Liver fibrosis screening increases alcohol abstinence

Affiliations

Liver fibrosis screening increases alcohol abstinence

Emma Avitabile et al. JHEP Rep. .

Abstract

Background & aims: Individuals with alcohol use disorder (AUD) are at risk of liver disease. There is scarce information on the effectiveness of screening for liver fibrosis on alcohol consumption. Thus, we evaluated the efficacy of a screening program for liver fibrosis on alcohol consumption in individuals with AUD.

Methods: We performed a prospective interventional study in the Hospital Clinic of Barcelona. The screening cohort included individuals with AUD from the addiction unit who underwent screening for liver fibrosis with transient elastography and counselling on lifestyle habits in the liver unit. The control cohort included individuals with similar characteristics who attended the same unit in a previous period but did not undergo screening. Effects on alcohol consumption were evaluated at 6 months, after clinical follow-up, with clinical assessment by addiction specialists and urine ethyl glucuronide monitoring.

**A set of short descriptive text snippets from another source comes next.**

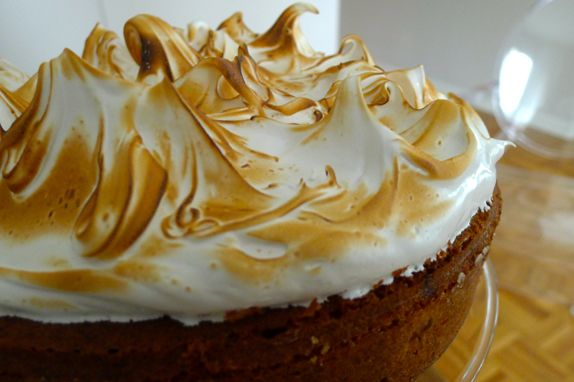 Lemon Olive Oil Cake with Swiss Meringue. Perfect dessert for the ...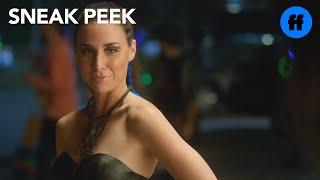 Stitchers - 1x02, Sneak Peek: Cameron, Linus, Kirsten & Camille at the Rave | Freeform
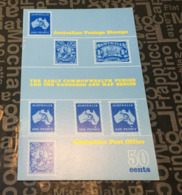 (Book) Australia - The Early Comonwealth Period (22 Cmx 14 Cm - Weight 50 G) - Timbres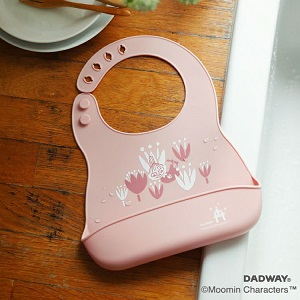 「ダッドウェイ(DADWAY)×ムーミンベビー(MOOMIN BABY)」北欧らしいカラーの新作 シリコン・ビブ発売!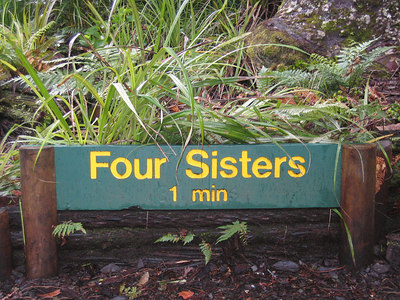 four_sisters_01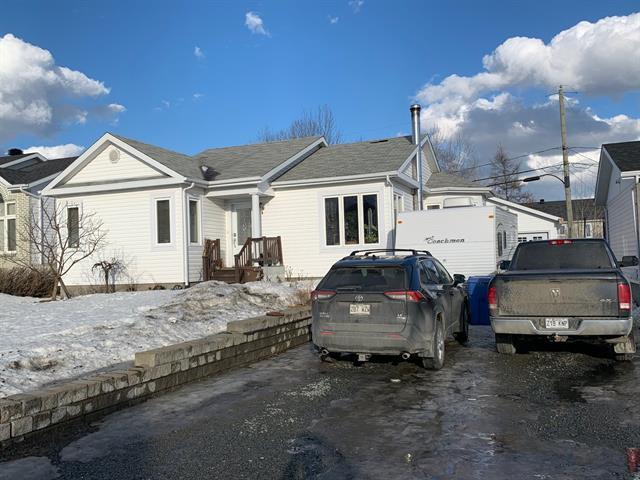 Maison à vendre à Malartic, Abitibi-Témiscamingue, 620, Avenue  Dargis-Ménard, 17792430 - Centris.ca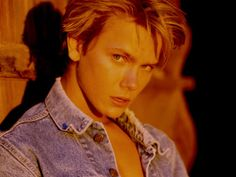 River Phoenix (1970-1993) Phoenix is best known for his roles in Stand By Me, Indiana Jones and the Last Crusade, My Own Private Idaho, Explorers, The Mosquito Coast, and The Thing Called Love. Phoenix died of a massive overdose of cocaine and heroin. Phoenix is the brother of Joaquin, Rain, and Summer Phoenix.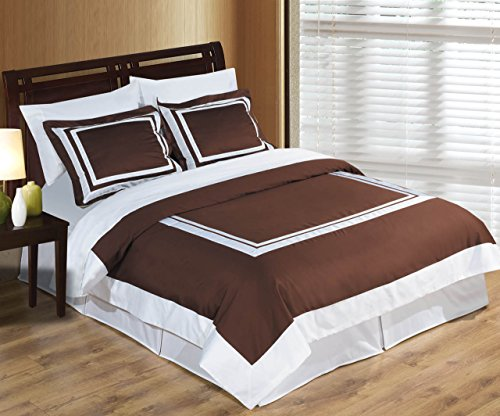 Deluxe Reversible Hotel Duvet Cover Set, 100% Cotton 300 Thread Count Bedding, woven with superior single-ply yarn. 2 piece Twin / Twin Extra-Long Size Duvet Cover Set, Chocolate and White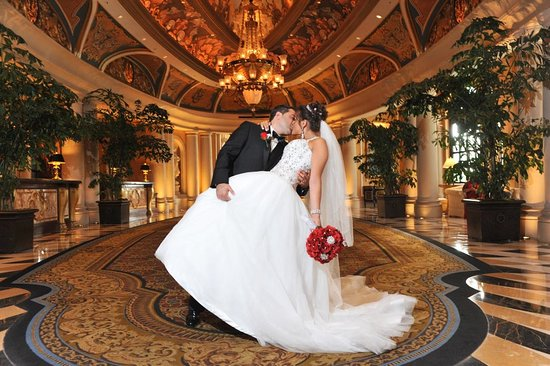 The Venetian Las Vegas Wedding Photos In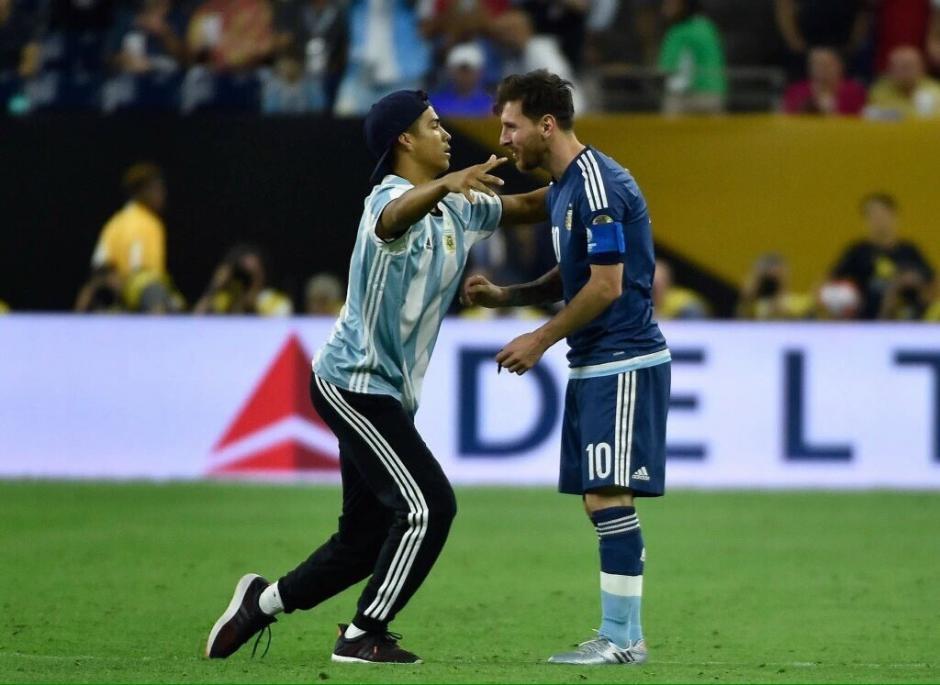 Este aficionado burló la seguridad y llegó hasta Messi. (Foto: Espacio Futbol)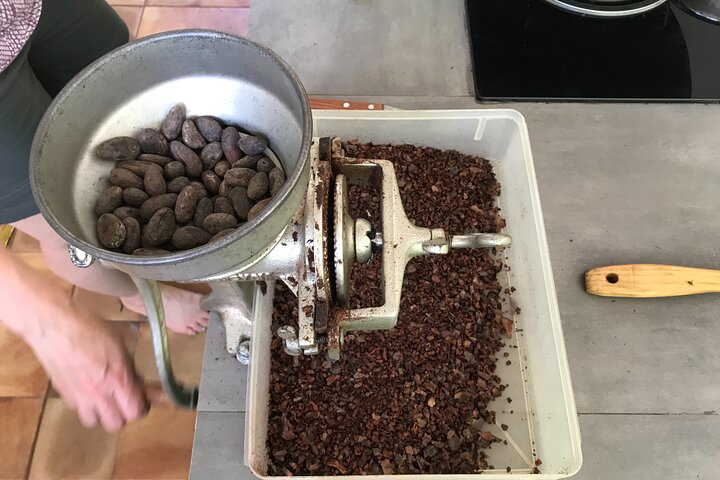 Puerto Viejo hands on chocolate making class. From bean to bar, get chocolatey!, Limon, COSTA RICA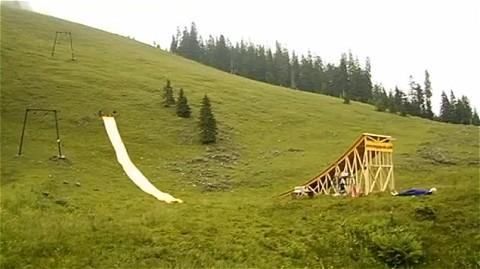 問題の動画。スキージャンプ台のようなところから男性が滑り落ちて……ゴルフなら「ホールインワン」。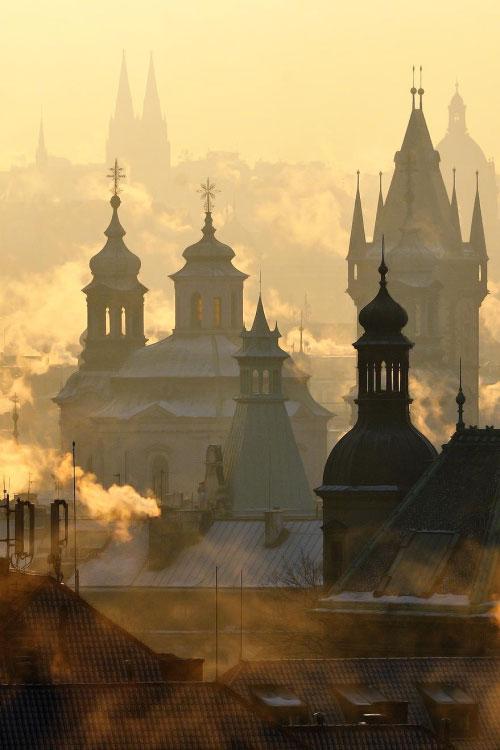 dym z praskich kominów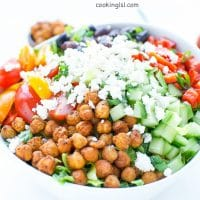 Mediterranean-salad-spicy-roasted -chickpeas-recipe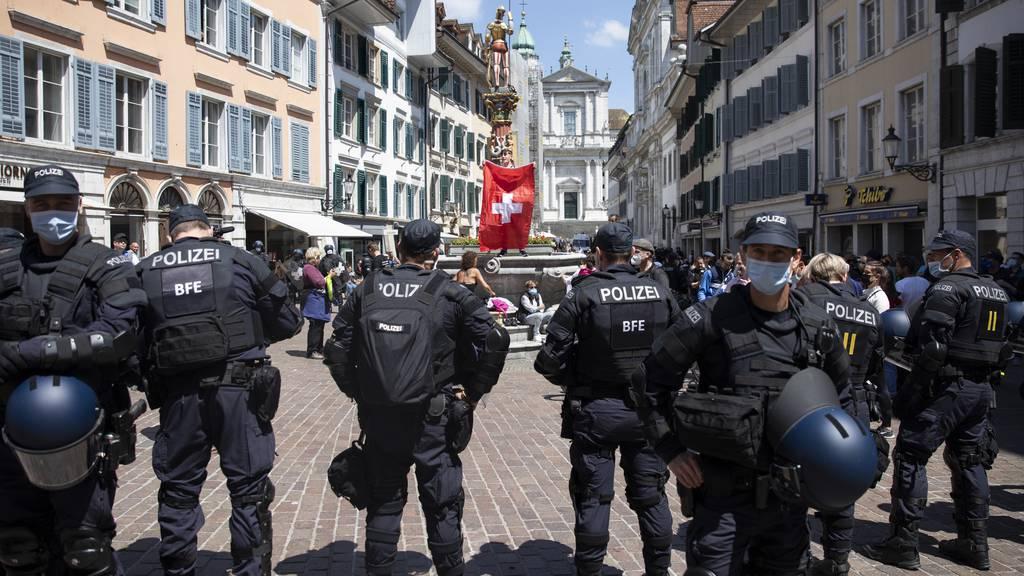 Grossaufgebot der Solothurner Kantonspolizei gegen Corona-Demo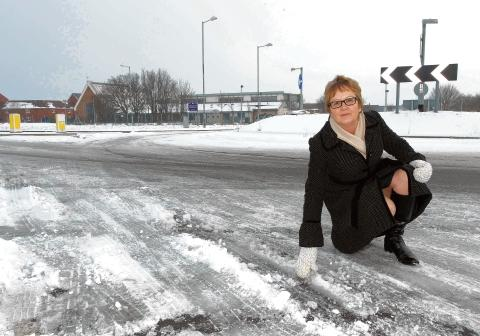 Witham: Headteacher calls for schools to be gritting priority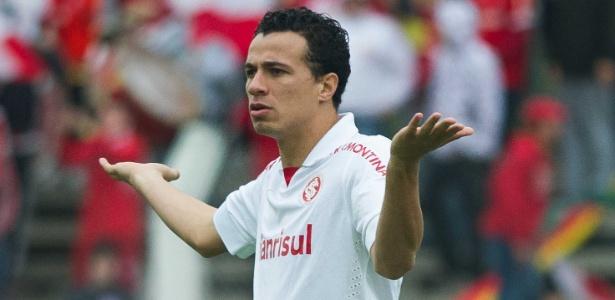 Santos tenta contratar Damião e envolve Arouca para baixar pedida do Inter.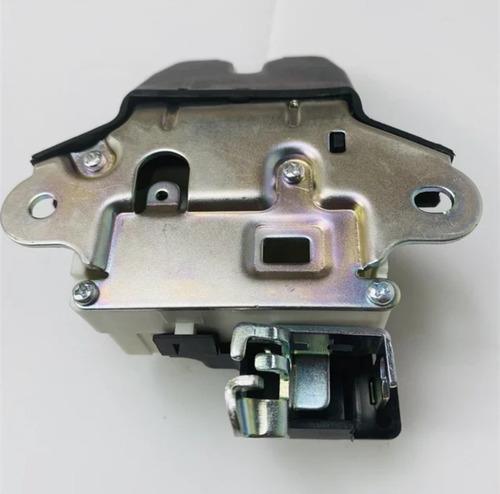 cerradura maletero mecánico kia rio 2012 - 2017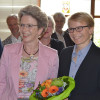 Oberbürgermeisterin Barbara Bosch (links) und die neue Rechtsamtsleiterin Madlen Michels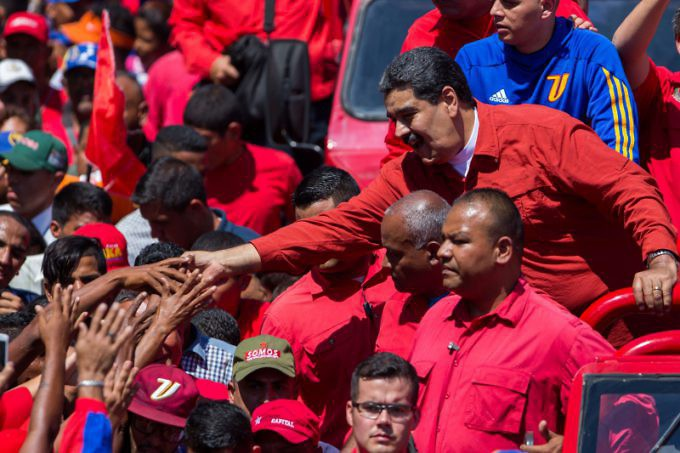 Maduro greeted his supporters with smiles and handshakes. (Presidential Press)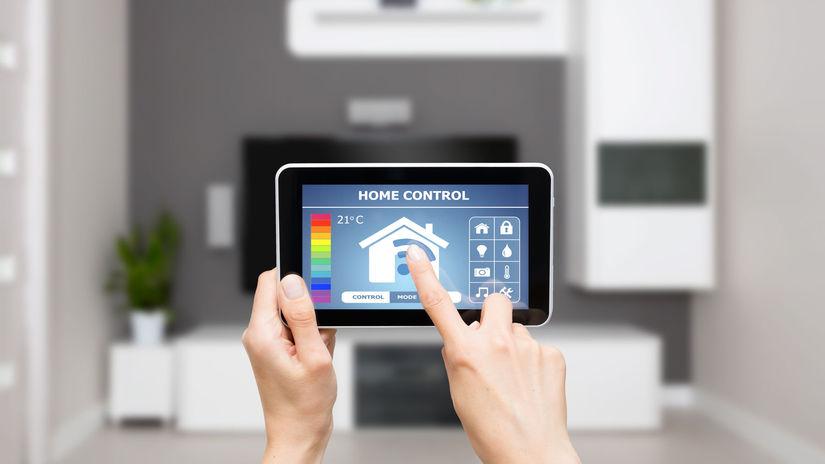inteligentná domácnosť, tablet, telefón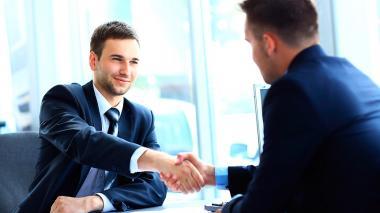 Empleados sin contrato fijo son más vulnerables que los que sí lo tienen: OIT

Results: In the screening cohort, 149/334 (45%) individuals were abstinent at 6 months (68% confirmed with urine ethyl glucuronide). Alcohol abstinence was higher in the screening cohort than in the control cohort (40/137 [29%], p = 0.002). Factors associated with alcohol abstinence in the multivariate analysis of the two combined cohorts (n = 471) were: receiving AUD medications (odds ratio [OR] 1.72, 95% CI 1.11-2.67), absence of illicit drug use (OR 0.50, 95% CI 0.31-0.80) and participating in the screening program (OR 1.77, 95% CI 1.14-2.74). In the screening cohort, 40 (12%) individuals had increased liver stiffness (≥8 kPa), which was associated with obesity (p = 0.03), arterial hypertension (p = 0.03), gamma-glutamyltransferase (p <0.001) and platelet levels (p = 0.001).

Conclusions: This study shows that an integrated screening program for liver fibrosis associated with counselling on alcohol consumption in individuals with AUD allows for early diagnosis of alcohol-associated liver disease and is associated with alcohol abstinence.

Impact and implications: Individuals with high alcohol consumption are at higher risk of liver disease compared to the general population. The potential beneficial effects of screening for liver disease in this population have scarcely been studied. We show that a screening program for liver fibrosis together with a lifestyle counselling intervention favoured alcohol abstinence among individuals with alcohol use disorder attending an addiction unit at 6 months, compared to a matched cohort who did not undergo screening. These findings suggest that screening programs for liver fibrosis have a therapeutic role in individuals with alcohol use disorder, supporting the implementation of these programs in addiction units.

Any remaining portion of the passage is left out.